» PAGE EXTRACT
In 1086 there was one manor of Great Oakley held by Launcelin and in the 12th century this was held of the Honour of Huntingdon by de Houton. During the medieval period the main manor can be traced via various families, including the de Lyons in the 14th century. The manor was later divided but brought back together after 1495 by the Brooke family and much of Great Oakley has been in the ownership of the Brooke family, including the De Capell Brooke baronets, since then. The present lord of the manor is Alexander de Capell Brooke, who lives with his family in Great Oakley Hall, which was extensively renovated in the 1960s.

The earliest enclosure recorded in Oakley is in 1505-6 when the Abbot of Pipewell enclosed 26 acres called Oldfald field and expelled five people.

In 1647 a dispute occurred with William Brighunt, keeper of the forest, for trespass by Thomas Brooke by taking conies from the common at Snatchall and collecting tithe wool from lambs that Brighunt had there. Thomas also took wood for his own use during 1625-1695. At the enclosure of the Rockingham Bailiwick in 1833, Great Oakley was considered to be part of Rockingham Forest.

The South Fields were enclosed privately in 1786. A notebook contains great detail of the items to consider and ‘errors to avoid’; it lists the number of yardlands and beast commons, describes fencing and other costs, discussed what the tenants required, took advice from nearby parishes that had been recently enclosed (e. g. Brixworth), as well as giving retrospective information about cropping in the old enclosures and noting that conditions of tenancy had been to supply coal to the Hall.

In 1931 the parish had a population of 189. On 1 April 1935 the parish was abolished to form Oakley, On 1 April 1967 Great Oakley became part of Corby when Oakley was abolished.

==Present day==
The present day village is bisected by Great Oakley Park which surrounds the hall. The greater part of the village lies to the north, with Woodlands Lane (forming the rest of the village) to the south. In the centre of the village is the village hall. This was erected in 1921 by Sir Arthur R. de Capell Brooke for the villagers to use for social activities. Next to the hall is the old vicarage, in the grounds of which there is a large grass mound. Rumour has it that a vicar once had this made so that he could feel nearer to Heaven! The original village hall has now been replaced by a new hall adjacent to the cricket club off Lewin Road, behind Lovap Way.

In the grounds of the Hall is St Michael's Church, Great Oakley, which was built of stone in the 13th century. The nave roof is built of Collyweston stone slate. Both the nave and the small tower, which houses three bells, were added to the church in the 16th and 17th centuries. The church register dates from 1718. Inside the church there are several monuments to the Brooke family, and the oak choir stalls are said to have come from the Cistercian abbey at Pipewell. The church is a grade II* listed building.

Harpers Brook flows through the village and this stream was once the boundary of Rockingham Forest. There is a well in the village called Monk's Well. This was mentioned in the Domesday Book, and at one time the villagers used it as their water supply. It can still be seen, and is situated in the grounds of Bridge Farm in Brooke Road.

The old school building remains opposite the old vicarage and the wall-mounted post box in Woodlands Lane may denote the old post office but there is no sign of the former public house or baker's shop.

Although in recent years extensive new housing has been built on land heading towards Corby, much of Great Oakley remains unchanged. A preservation order exists on all trees and stone houses in the village, and this will help to ensure that the character of Great Oakley remains for future generations.

» DATASET EXTRACT
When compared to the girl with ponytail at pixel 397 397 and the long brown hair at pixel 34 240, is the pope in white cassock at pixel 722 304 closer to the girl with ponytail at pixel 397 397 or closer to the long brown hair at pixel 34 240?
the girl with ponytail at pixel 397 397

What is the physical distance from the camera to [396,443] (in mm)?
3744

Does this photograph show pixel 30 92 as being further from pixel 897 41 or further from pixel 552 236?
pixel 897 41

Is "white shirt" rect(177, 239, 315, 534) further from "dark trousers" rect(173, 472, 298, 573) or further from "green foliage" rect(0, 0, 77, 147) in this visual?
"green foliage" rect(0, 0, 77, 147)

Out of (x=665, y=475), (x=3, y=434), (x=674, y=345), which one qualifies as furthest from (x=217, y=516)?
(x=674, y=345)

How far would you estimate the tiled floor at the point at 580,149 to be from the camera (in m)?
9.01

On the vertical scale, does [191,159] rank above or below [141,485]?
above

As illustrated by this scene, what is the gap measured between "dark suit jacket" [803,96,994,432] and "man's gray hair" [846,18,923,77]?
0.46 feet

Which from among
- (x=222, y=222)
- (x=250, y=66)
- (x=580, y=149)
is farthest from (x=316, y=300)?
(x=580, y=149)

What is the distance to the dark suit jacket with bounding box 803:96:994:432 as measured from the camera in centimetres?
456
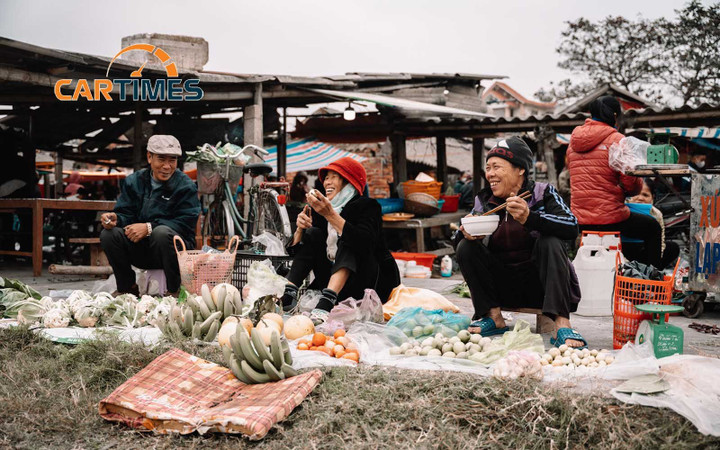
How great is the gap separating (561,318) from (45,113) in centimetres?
922

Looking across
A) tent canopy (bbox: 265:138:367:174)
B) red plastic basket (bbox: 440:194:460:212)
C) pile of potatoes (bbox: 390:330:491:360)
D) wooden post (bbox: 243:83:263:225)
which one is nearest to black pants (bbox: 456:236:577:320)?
pile of potatoes (bbox: 390:330:491:360)

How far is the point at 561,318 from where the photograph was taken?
3699 millimetres

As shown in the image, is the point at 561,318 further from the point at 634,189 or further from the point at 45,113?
the point at 45,113

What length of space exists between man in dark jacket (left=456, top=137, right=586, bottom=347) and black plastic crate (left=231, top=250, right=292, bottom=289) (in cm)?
183

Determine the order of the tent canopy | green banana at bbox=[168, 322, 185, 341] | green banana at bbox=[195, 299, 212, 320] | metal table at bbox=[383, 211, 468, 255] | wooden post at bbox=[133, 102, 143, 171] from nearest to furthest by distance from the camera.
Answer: green banana at bbox=[168, 322, 185, 341] < green banana at bbox=[195, 299, 212, 320] < wooden post at bbox=[133, 102, 143, 171] < metal table at bbox=[383, 211, 468, 255] < the tent canopy

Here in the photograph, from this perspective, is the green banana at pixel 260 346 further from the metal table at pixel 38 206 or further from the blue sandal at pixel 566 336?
the metal table at pixel 38 206

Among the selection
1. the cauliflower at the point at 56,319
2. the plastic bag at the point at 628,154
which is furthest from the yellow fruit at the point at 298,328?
the plastic bag at the point at 628,154

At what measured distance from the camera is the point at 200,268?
497 cm

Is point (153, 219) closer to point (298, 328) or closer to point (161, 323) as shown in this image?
point (161, 323)

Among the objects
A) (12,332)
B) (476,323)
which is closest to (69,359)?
(12,332)

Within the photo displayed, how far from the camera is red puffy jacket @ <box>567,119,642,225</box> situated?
5.13 meters

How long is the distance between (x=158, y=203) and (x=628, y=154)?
3.85 m

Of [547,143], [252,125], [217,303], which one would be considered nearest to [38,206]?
[252,125]

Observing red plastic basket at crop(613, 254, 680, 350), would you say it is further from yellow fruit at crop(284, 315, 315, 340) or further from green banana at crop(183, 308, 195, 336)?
green banana at crop(183, 308, 195, 336)
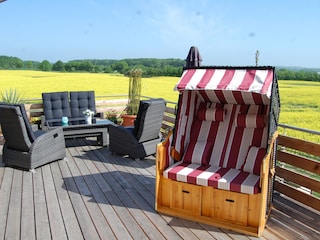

» COMPLETE THE FOLLOWING
1 – Translate this sentence from the Great Oakley text into Spanish: "There is a well in the village called Monk's Well."
2 – List every road, lane, or way named in the Great Oakley text.
3 – According to the Great Oakley text, how many bells are housed in the tower of St Michael's Church?

» RESPONSE LIST
1 – Hay un pozo en el pueblo llamado Monk's Well.

2 – Woodlands Lane, Lewin Road, Lovap Way, Brooke Road

3 – Three bells.